─── Information supplied

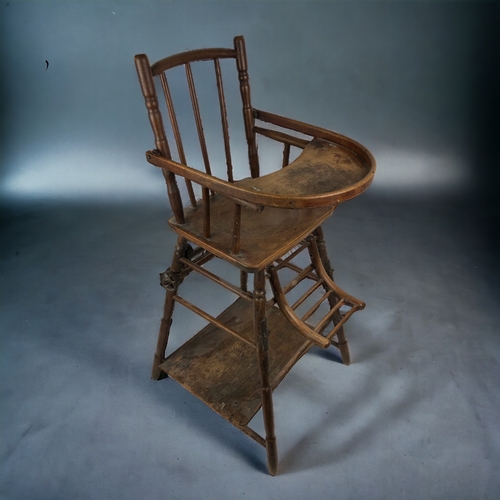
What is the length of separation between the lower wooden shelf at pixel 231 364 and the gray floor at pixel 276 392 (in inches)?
4.3

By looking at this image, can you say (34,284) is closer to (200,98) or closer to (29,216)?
(29,216)

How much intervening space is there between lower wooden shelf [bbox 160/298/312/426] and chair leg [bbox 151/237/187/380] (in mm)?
50

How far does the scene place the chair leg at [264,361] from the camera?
1.32m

──────

Exercise instructions -> Rewrite the data above, changing "lower wooden shelf" to "bottom wooden shelf" wherever it appears and keeping everything else the same. Omit the pictures.

Exercise result ->
What is the length of separation between the bottom wooden shelf at pixel 231 364 and the gray floor at pixel 276 392 (in inches)?
4.3

By looking at this image, can you say (34,284) is closer to (200,98) or closer to (29,216)?
(29,216)

How much intervening space is there between bottom wooden shelf [bbox 160/298/312/426] and chair leg [bbox 151/237/187/380] (in mm)?
50

How far does the scene place the chair leg at [264,361] from the camera?
1.32m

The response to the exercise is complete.